Text section:
**********

Appeal from the Order of the Court of Common Pleas of Allegheny County in case of Pennsylvania Labor Relations Board v. General Braddock Area School District, No. S.A. 568 of 1975.


Emil E. Narick, with him Anderson, Moreland & Bush, for appellant.

Raymond W. Cromer and Ronald N. Watzman, with them Watzman, DeAngelis & Elovitz; James L. Crawford ; and Forest N. Myers, for appellees.

President Judge Bowman and Judges Crumlish, Jr., Wilkinson, Jr., Rogers and Blatt. Opinion by Judge Wilkinson, Jr.

Author: Wilkinson

[ 33 Pa. Commw. Page 56]

This is an appeal from an order of the Allegheny County Court of Common Pleas dismissing an appeal

[ 33 Pa. Commw. Page 57]

    from a final order of the Pennsylvania Labor Relations Board (PLRB), appellee, which found that appellant had committed unfair labor practices in violation of Section 1201(a)(1), (3), and (5) of the Public Employe Relations Act (Act), Act of July 23, 1970, P.L. 563, as amended, 43 P.S. § 1101.1201(a)(1), (3), and (5). We affirm.

**********

Rows from a box labeling dataset:

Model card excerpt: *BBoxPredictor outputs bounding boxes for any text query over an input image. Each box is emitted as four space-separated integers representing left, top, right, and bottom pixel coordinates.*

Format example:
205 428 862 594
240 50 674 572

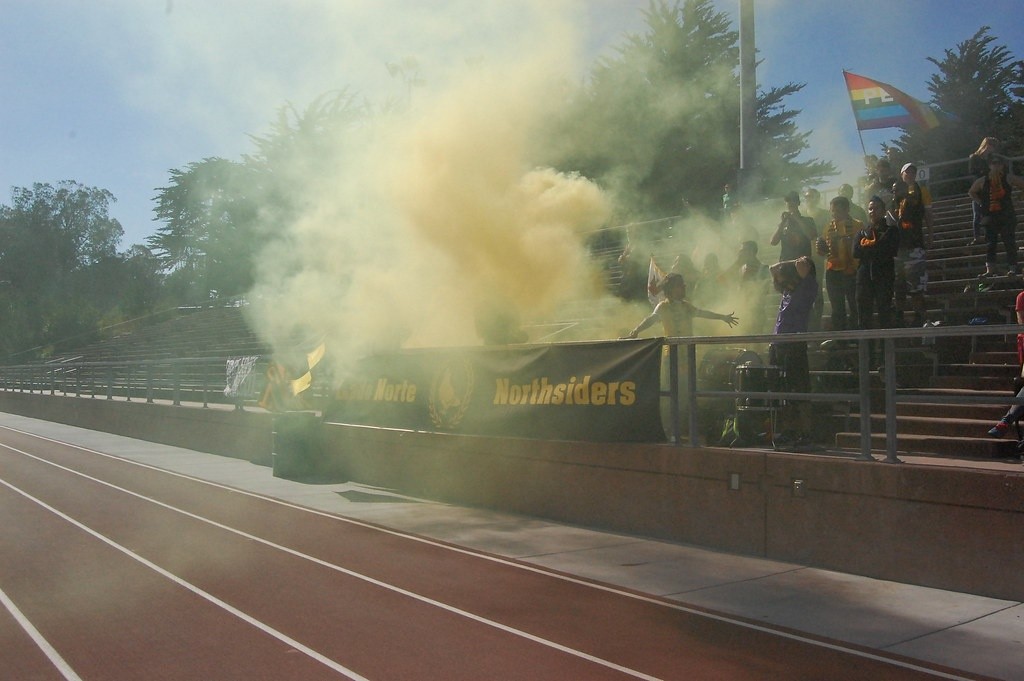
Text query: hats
900 163 916 174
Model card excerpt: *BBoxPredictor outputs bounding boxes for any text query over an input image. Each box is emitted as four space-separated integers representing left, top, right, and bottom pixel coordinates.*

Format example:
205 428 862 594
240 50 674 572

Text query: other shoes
987 417 1010 438
1007 268 1016 276
889 318 905 328
819 339 841 350
978 272 993 278
911 319 927 327
774 432 797 451
847 340 858 348
794 433 814 452
909 247 923 257
967 239 979 246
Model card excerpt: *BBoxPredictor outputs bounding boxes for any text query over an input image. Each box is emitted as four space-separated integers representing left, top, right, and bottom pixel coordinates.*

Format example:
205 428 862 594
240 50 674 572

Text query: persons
771 147 926 376
988 283 1024 438
769 256 817 444
617 179 771 356
968 136 1012 245
631 272 739 445
968 155 1024 277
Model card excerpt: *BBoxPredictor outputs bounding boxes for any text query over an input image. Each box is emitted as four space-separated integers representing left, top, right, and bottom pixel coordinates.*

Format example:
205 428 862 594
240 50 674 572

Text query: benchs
0 171 1024 462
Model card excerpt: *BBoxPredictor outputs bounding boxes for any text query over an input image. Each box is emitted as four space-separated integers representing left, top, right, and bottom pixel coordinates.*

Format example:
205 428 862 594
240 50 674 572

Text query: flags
844 72 940 131
648 258 668 307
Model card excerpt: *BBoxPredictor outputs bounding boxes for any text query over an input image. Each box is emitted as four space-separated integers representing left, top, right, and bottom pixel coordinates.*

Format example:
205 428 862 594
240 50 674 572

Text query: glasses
991 160 1003 166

**********

Stated exercise: Return, word for word, the stretch of the court appeal text that begins with the words containing "President Judge Bowman" and ends with "(5). We affirm.". The rows are separate material from the court appeal text.

Reply:
President Judge Bowman and Judges Crumlish, Jr., Wilkinson, Jr., Rogers and Blatt. Opinion by Judge Wilkinson, Jr.

Author: Wilkinson

[ 33 Pa. Commw. Page 56]

This is an appeal from an order of the Allegheny County Court of Common Pleas dismissing an appeal

[ 33 Pa. Commw. Page 57]

    from a final order of the Pennsylvania Labor Relations Board (PLRB), appellee, which found that appellant had committed unfair labor practices in violation of Section 1201(a)(1), (3), and (5) of the Public Employe Relations Act (Act), Act of July 23, 1970, P.L. 563, as amended, 43 P.S. § 1101.1201(a)(1), (3), and (5). We affirm.